SOURCE RECORDS: Begin

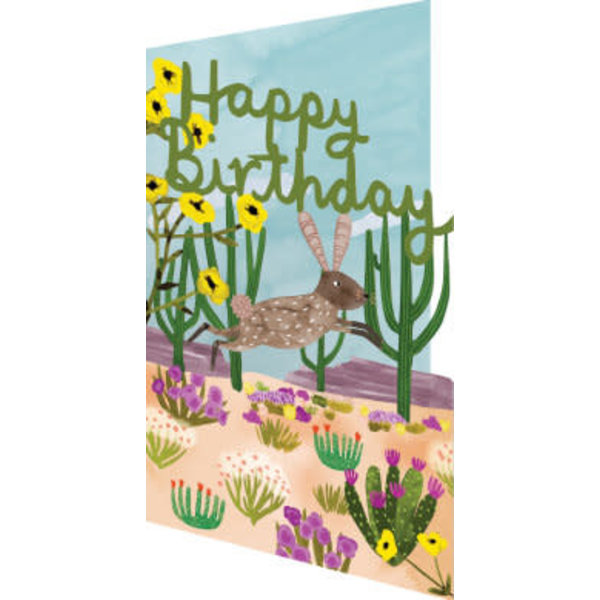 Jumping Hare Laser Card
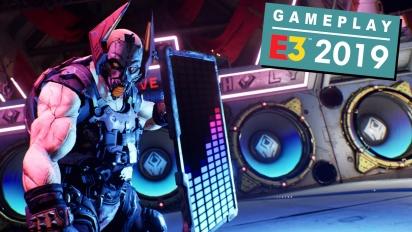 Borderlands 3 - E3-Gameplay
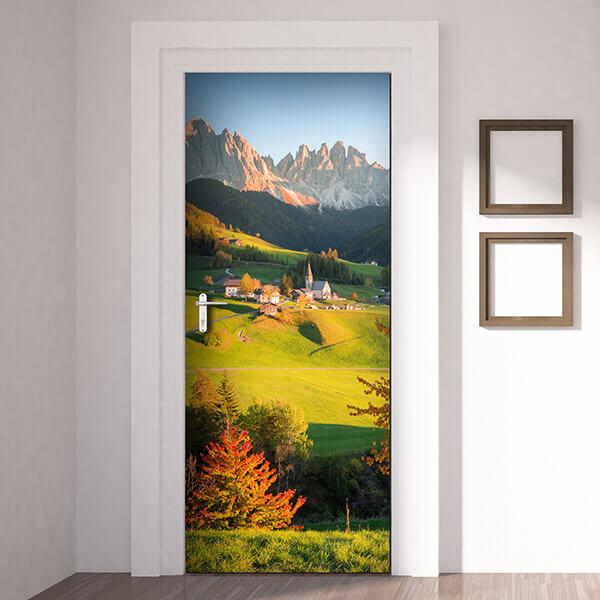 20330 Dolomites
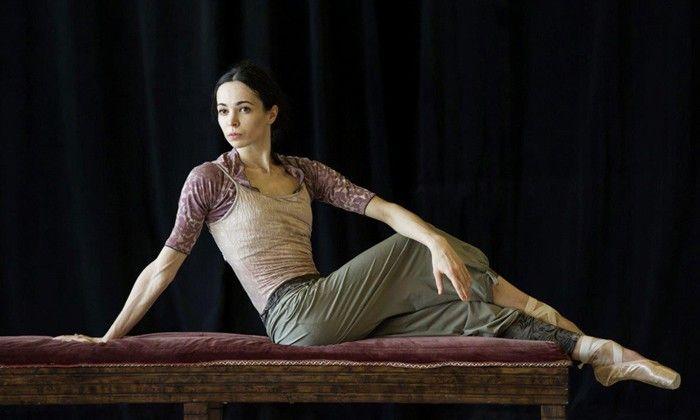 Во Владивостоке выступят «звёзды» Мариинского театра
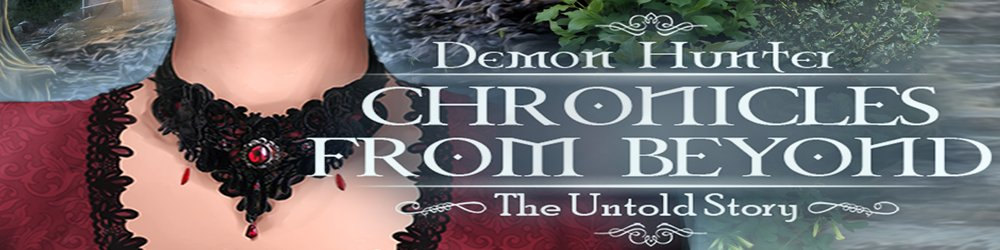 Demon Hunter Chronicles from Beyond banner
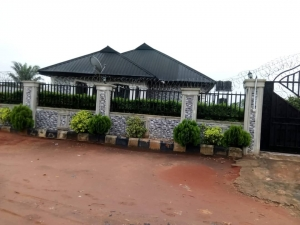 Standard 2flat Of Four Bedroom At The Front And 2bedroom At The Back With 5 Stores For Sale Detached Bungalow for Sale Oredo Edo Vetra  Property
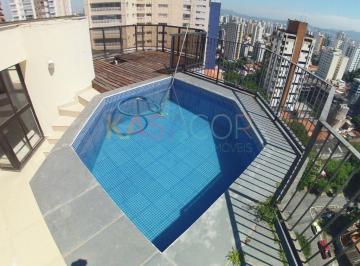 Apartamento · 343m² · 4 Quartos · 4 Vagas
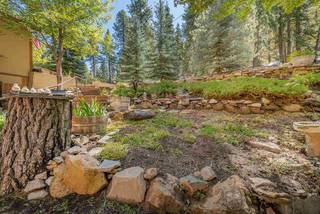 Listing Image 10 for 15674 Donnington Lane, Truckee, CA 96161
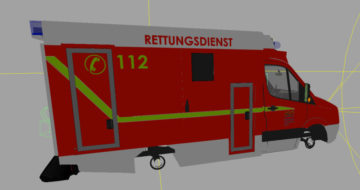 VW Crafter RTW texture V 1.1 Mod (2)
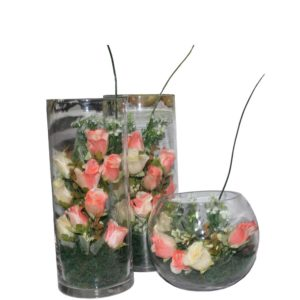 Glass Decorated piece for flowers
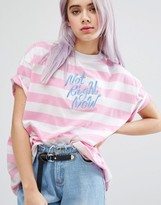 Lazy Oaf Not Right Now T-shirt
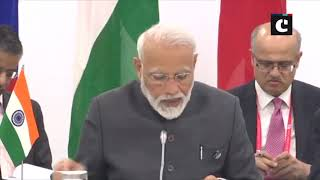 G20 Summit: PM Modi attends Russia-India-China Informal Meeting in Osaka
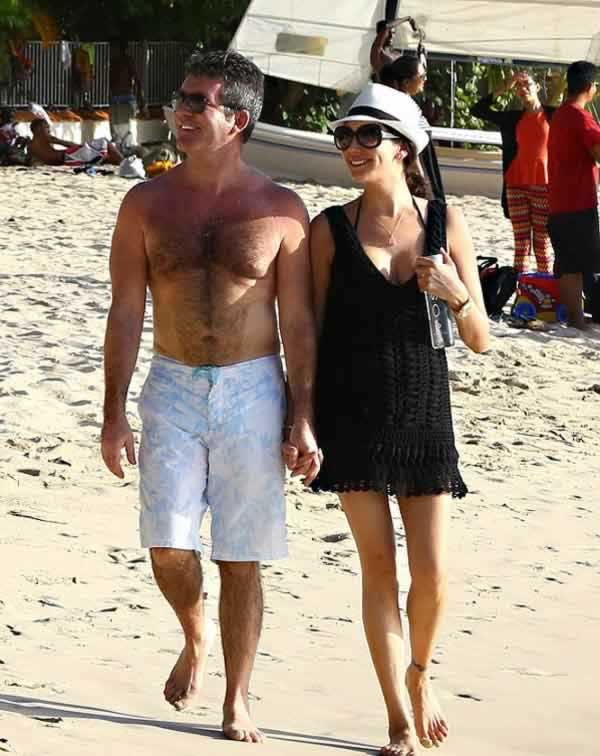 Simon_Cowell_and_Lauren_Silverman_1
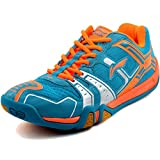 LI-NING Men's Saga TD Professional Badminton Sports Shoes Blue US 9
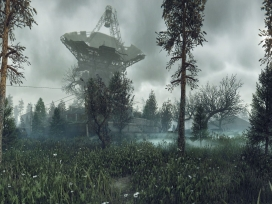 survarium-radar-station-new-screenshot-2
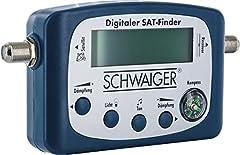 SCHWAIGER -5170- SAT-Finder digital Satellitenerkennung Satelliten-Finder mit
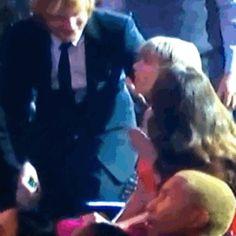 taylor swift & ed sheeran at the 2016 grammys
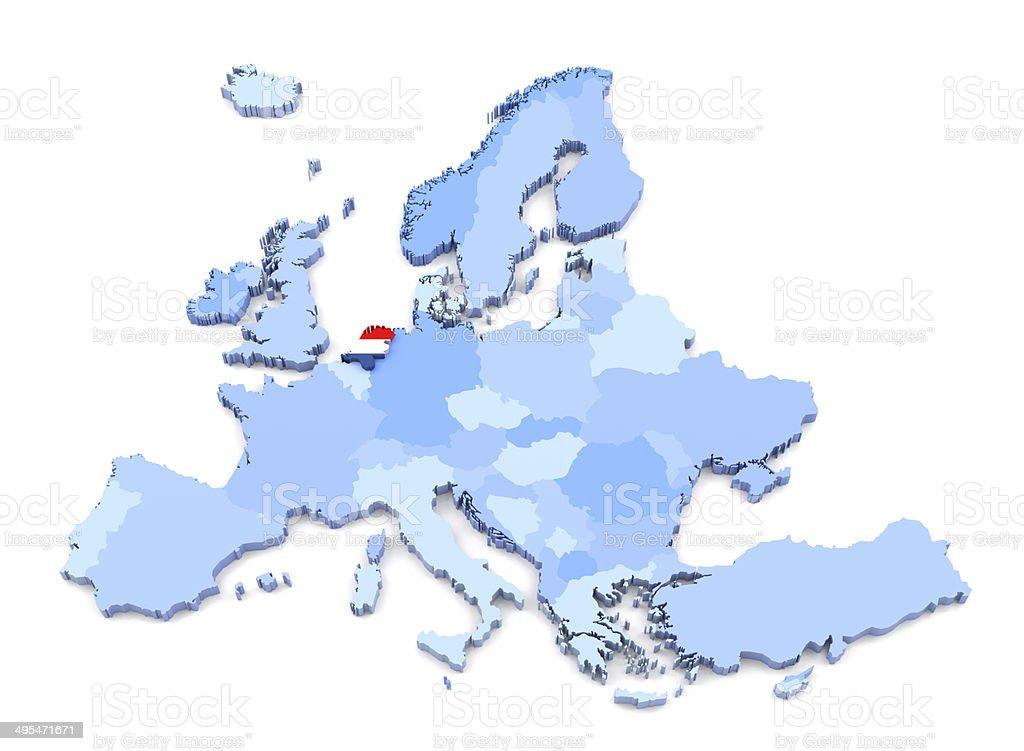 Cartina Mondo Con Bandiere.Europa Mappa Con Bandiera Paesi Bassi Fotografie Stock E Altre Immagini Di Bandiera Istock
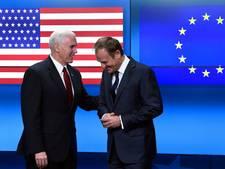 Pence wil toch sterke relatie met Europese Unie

SOURCE RECORDS: End

=== INSTRUCTIONS FOR THE TASK ===
The goal is an exact reprint of the entries, leaving out the pictures.

=== ANSWER BOX ===
 Jumping Hare Laser Card
 Borderlands 3 - E3-Gameplay
 20330 Dolomites
 Во Владивостоке выступят «звёзды» Мариинского театра
 Demon Hunter Chronicles from Beyond banner
 Standard 2flat Of Four Bedroom At The Front And 2bedroom At The Back With 5 Stores For Sale Detached Bungalow for Sale Oredo Edo Vetra  Property
 Apartamento · 343m² · 4 Quartos · 4 Vagas
 Listing Image 10 for 15674 Donnington Lane, Truckee, CA 96161
 VW Crafter RTW texture V 1.1 Mod (2)
 Glass Decorated piece for flowers
 Lazy Oaf Not Right Now T-shirt
 G20 Summit: PM Modi attends Russia-India-China Informal Meeting in Osaka
 Simon_Cowell_and_Lauren_Silverman_1
 LI-NING Men's Saga TD Professional Badminton Sports Shoes Blue US 9
 survarium-radar-station-new-screenshot-2
 SCHWAIGER -5170- SAT-Finder digital Satellitenerkennung Satelliten-Finder mit
 taylor swift & ed sheeran at the 2016 grammys
 Cartina Mondo Con Bandiere.Europa Mappa Con Bandiera Paesi Bassi Fotografie Stock E Altre Immagini Di Bandiera Istock
 Pence wil toch sterke relatie met Europese Unie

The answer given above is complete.